Content starts
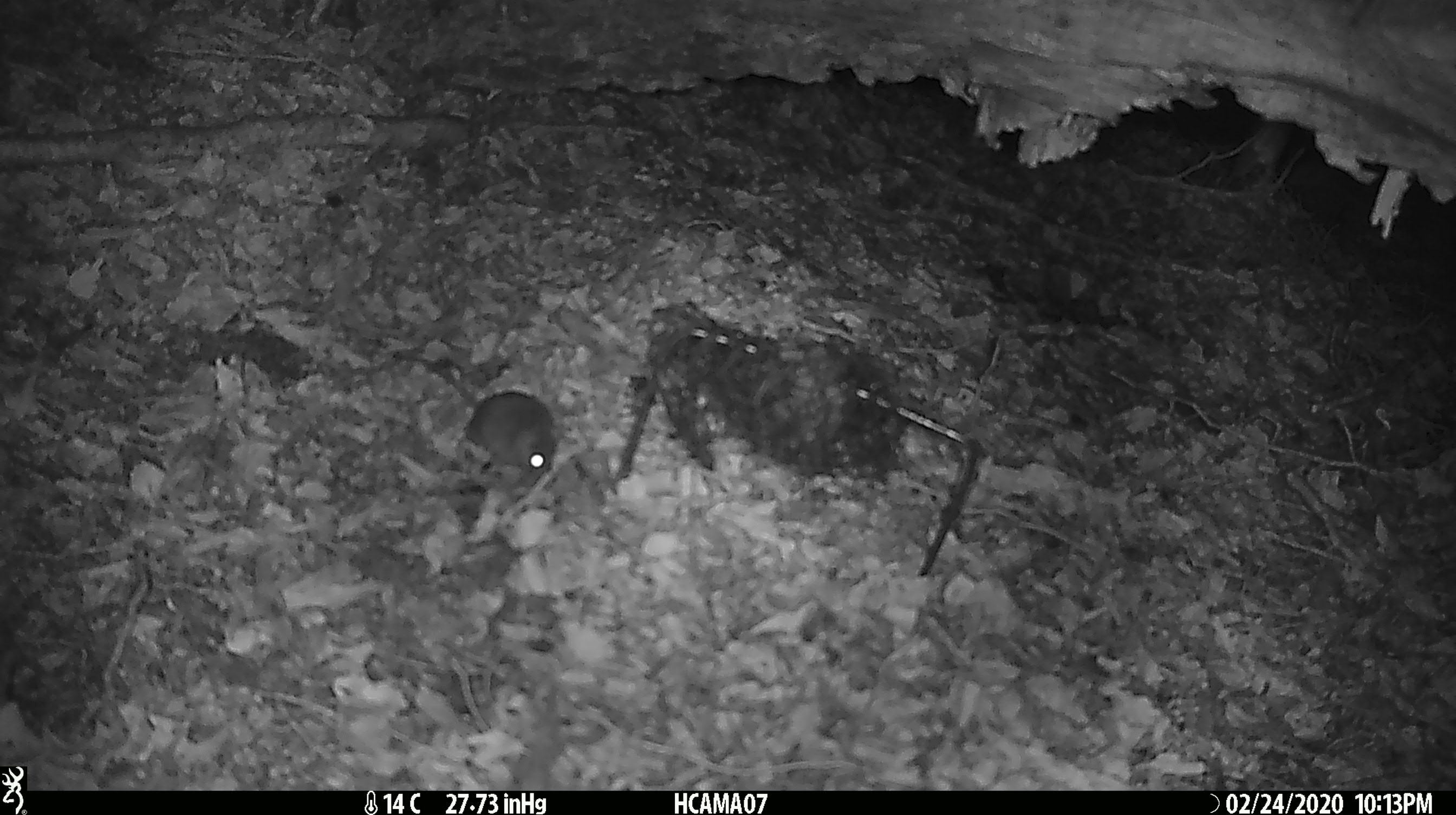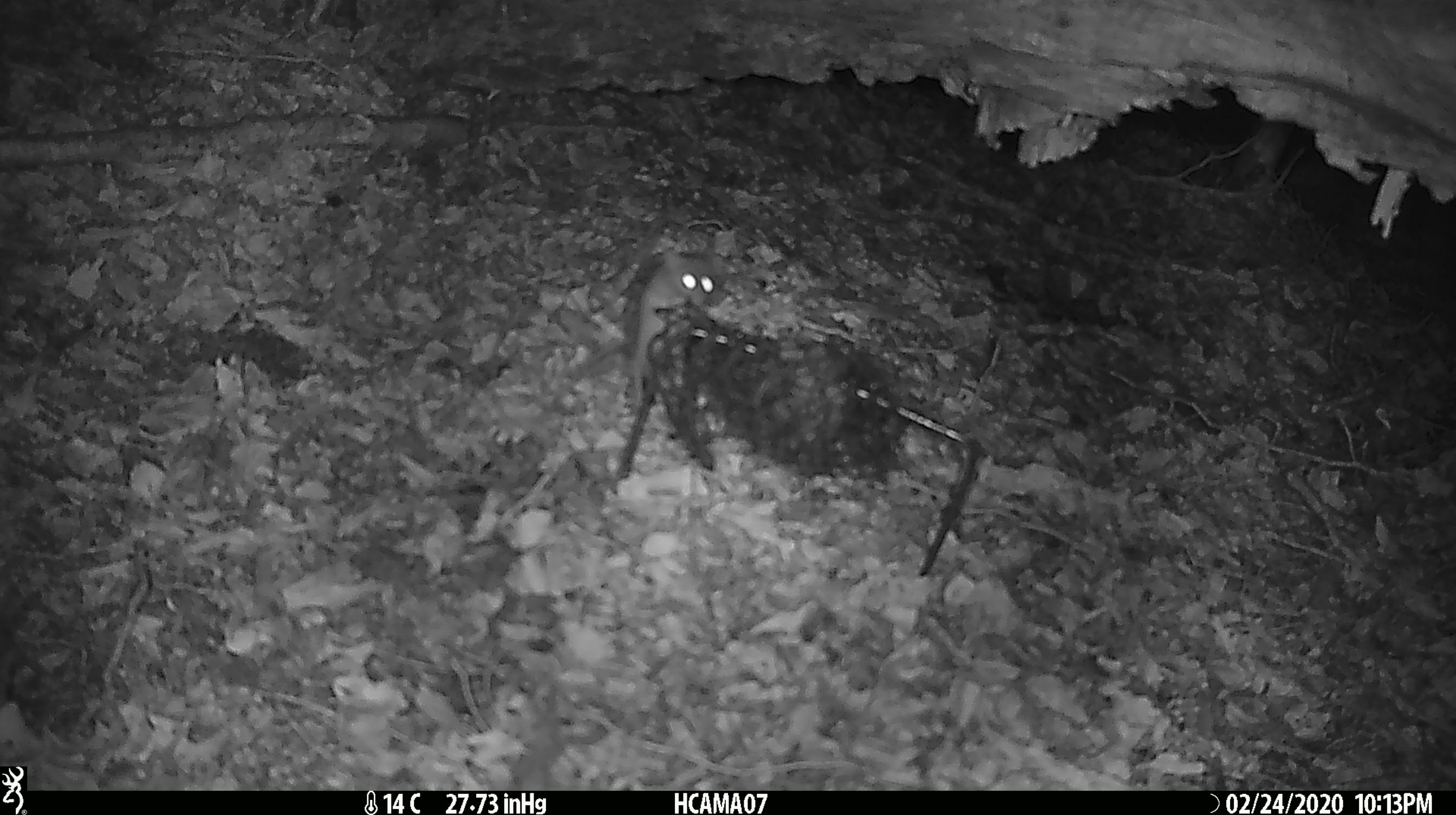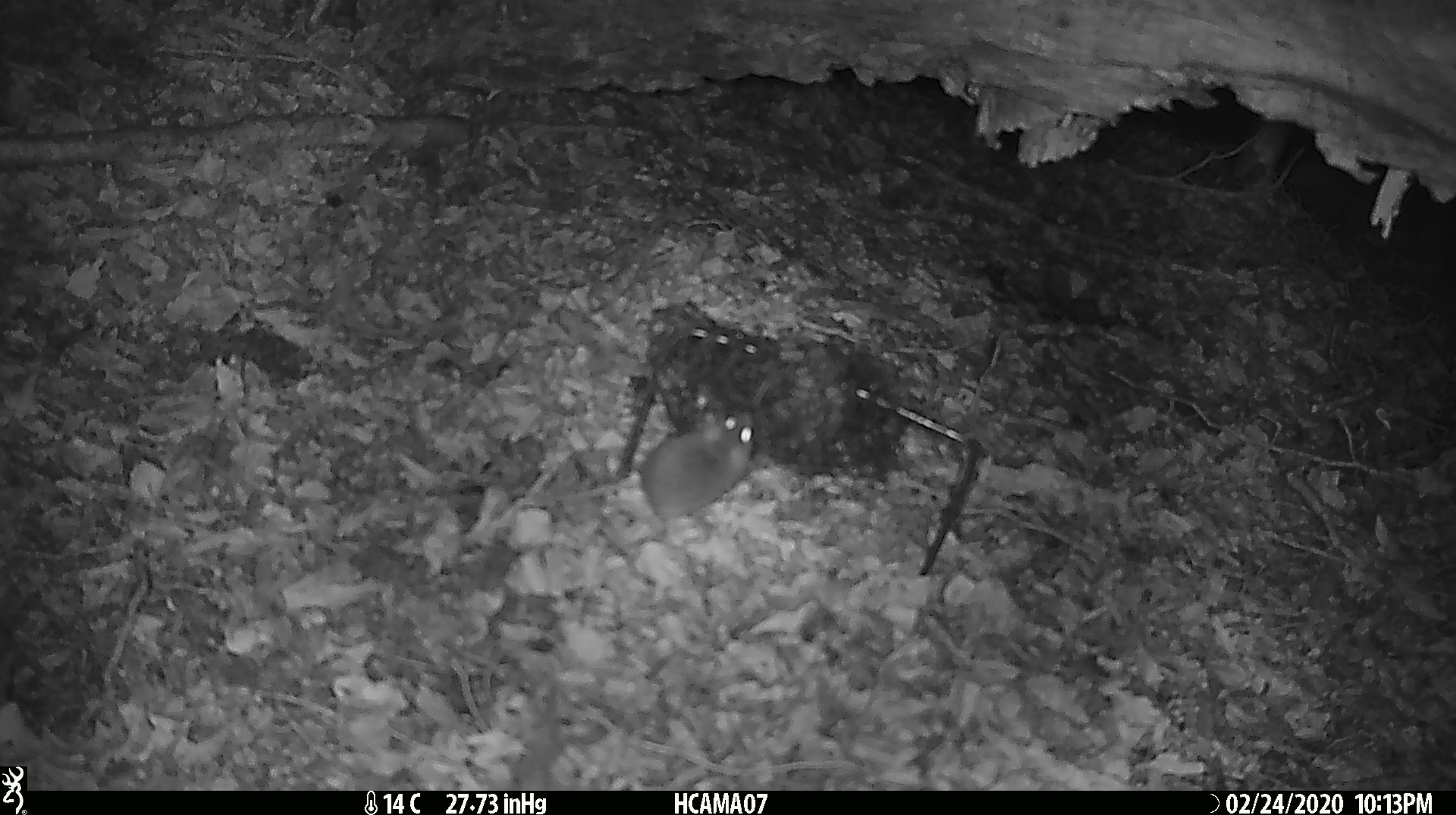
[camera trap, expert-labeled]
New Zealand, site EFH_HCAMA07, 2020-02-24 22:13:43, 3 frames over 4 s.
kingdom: Animalia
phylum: Chordata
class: Mammalia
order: Rodentia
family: Muridae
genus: Mus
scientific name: Mus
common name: mouse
Content ends
*WORK REQUEST*. Look above for the line containing "New Zealand, site". Return it and each line after it exactly, through the last line, and nothing more.

*ANSWER SPACE*.
New Zealand, site EFH_HCAMA07, 2020-02-24 22:13:43, 3 frames over 4 s.
kingdom: Animalia
phylum: Chordata
class: Mammalia
order: Rodentia
family: Muridae
genus: Mus
scientific name: Mus
common name: mouse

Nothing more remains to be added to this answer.